* Passage to read *

(begin)

GREENVILLE-SPARTANBURG:
CENTER OF THE I-85 BOOM BELT
Michael E. Greer and Ford H. Borders, SIOR
Strategically located on Interstate 85 between the major commercial
centers of Charlotte and Atlanta, the Greenville-Spartanburg (Upstate)
metropolitan area is the largest in South Carolina approaching a population
of 1 million. The origin of this growth stems from a strong commitment
on the part of community leaders to diversify from a traditional textile-based
economy into a conglomeration of economies, including automotive, plastic,
metalworking and chemicals.
With the highest per capita international investment of any area in the
country, the Greenville-Spartanburg metropolitan area is truly a melting
pot, blending Southern culture with dashes of German, Swiss, Hispanic,
French and Japanese influences. The by-product of this economic and international
diversity has been a thriving industrial base, a vibrant service sector
and a virtual smorgasbord of retail development.
Industrial: A Multi-Billion Dollar Year
More than a third of the companies that made major capital investments
in South Carolina last year did so in the Upstate totaling almost $2.5
billion dollars in commitments. From Slovenia to Greer, new and existing
companies invested in the Upstate. In fact, approximately 1600 existing
companies announced expansions, creating in excess of 2400 new jobs in
2000. As J. Earle Furman, president of NAI Earle Furman notes, "There
is a critical mass within a local economy where both the economic health
and growth is fed to a significant degree by internal expansion." All
this good news translates into a growing and maturing industrial real
estate market.

(end)

* Set of tasks *
a) In the Greenville-Spartanburg article, approximately how many existing companies announced expansions in 2000?
b) Reproduce the part of the Greenville-Spartanburg article starting with "metropolitan area is the" and going on through "metalworking and chemicals.".
c) Carry on the Greenville-Spartanburg article from the point at which it stops.

* Given records *
(begin)

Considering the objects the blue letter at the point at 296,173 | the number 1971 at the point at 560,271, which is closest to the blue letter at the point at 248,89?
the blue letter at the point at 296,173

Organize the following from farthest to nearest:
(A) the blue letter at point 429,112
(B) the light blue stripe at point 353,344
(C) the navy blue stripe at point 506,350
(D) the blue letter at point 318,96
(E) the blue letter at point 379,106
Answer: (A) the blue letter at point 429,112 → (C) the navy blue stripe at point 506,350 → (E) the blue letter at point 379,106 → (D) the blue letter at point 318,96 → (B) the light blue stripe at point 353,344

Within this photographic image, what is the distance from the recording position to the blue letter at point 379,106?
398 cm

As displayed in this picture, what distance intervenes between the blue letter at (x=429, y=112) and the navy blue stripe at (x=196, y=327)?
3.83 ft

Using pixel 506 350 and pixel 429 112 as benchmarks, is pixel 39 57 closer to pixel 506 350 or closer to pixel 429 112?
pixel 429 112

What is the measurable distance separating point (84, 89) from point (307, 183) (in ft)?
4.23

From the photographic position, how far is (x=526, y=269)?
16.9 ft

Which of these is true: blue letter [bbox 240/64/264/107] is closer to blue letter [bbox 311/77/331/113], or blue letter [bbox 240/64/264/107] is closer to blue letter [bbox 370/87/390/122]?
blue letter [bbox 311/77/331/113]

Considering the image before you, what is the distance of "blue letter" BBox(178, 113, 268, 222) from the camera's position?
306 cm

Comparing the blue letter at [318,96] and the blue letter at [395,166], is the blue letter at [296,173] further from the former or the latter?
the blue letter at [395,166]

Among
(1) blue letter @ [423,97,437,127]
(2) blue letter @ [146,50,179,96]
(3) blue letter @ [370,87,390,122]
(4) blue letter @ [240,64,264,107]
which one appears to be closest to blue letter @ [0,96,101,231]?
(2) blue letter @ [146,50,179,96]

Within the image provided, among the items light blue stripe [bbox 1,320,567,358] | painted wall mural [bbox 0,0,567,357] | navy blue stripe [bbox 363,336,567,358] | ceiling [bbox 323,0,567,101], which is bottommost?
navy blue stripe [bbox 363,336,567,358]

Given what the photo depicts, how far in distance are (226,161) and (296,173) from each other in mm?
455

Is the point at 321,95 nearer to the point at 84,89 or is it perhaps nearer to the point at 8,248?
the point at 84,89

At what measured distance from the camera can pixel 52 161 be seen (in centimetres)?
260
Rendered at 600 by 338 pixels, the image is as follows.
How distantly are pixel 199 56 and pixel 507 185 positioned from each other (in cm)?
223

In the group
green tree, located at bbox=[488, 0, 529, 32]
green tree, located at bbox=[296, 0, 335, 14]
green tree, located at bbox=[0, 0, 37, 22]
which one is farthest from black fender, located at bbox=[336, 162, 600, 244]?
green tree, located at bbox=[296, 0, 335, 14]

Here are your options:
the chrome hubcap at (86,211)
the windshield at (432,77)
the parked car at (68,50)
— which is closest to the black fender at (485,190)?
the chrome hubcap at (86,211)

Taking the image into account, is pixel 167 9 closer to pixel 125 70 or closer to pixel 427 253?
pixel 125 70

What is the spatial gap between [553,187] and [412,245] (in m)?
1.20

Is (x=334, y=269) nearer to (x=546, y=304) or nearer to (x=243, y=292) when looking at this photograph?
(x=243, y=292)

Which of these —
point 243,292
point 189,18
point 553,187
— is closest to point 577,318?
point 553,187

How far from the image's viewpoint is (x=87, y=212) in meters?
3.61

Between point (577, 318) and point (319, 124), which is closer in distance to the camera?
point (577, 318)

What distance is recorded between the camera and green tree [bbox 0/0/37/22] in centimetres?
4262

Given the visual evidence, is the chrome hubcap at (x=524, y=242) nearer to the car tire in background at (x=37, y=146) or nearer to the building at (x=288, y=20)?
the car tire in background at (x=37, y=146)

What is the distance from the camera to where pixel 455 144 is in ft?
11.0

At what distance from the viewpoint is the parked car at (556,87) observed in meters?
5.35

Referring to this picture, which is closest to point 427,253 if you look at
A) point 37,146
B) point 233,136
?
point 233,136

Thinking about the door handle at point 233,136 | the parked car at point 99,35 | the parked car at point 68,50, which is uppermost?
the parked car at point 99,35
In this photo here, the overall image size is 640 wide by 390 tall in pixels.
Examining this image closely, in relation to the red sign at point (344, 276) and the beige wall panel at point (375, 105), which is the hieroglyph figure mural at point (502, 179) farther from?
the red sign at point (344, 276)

(end)

* Answers to the tasks *
a) Approximately 1600

b)
metropolitan area is the largest in South Carolina approaching a population
of 1 million. The origin of this growth stems from a strong commitment
on the part of community leaders to diversify from a traditional textile-based
economy into a conglomeration of economies, including automotive, plastic,
metalworking and chemicals.

c)
The Upstate industrial market, consisting of Greenville and Spartanburg
counties, has approximately 160 million square feet, and approximately
14 million square feet is currently vacant. Segmenting this space, an
impressive 100 million square feet is manufacturing, 56 million square
feet is distribution, with the remaining 4 million square feet primarily
consisting of multi-tenant office/warehouse. The dominance of manufacturing
in the Upstate is further reflected in the fact that over 27 percent of
its workforce is employed in a production-related job, exceeding the 15
percent national norm.
One of the major trends in the industrial market has been to move away
from pre-engineered metal construction with ceiling heights of 20 feet
or less. "With the recent growth of many new industries in the area, and
the construction of new buildings picking up, the market is seeing higher
quality properties of brick and concrete tilt wall construction, ceiling
heights above 24 feet, and enhanced architectural and landscaping features,"
says Bill Streyer of Colliers Keenan Goldsmith. Beacon Partners out of
Charlotte has developed several of these class A projects in the Upstate.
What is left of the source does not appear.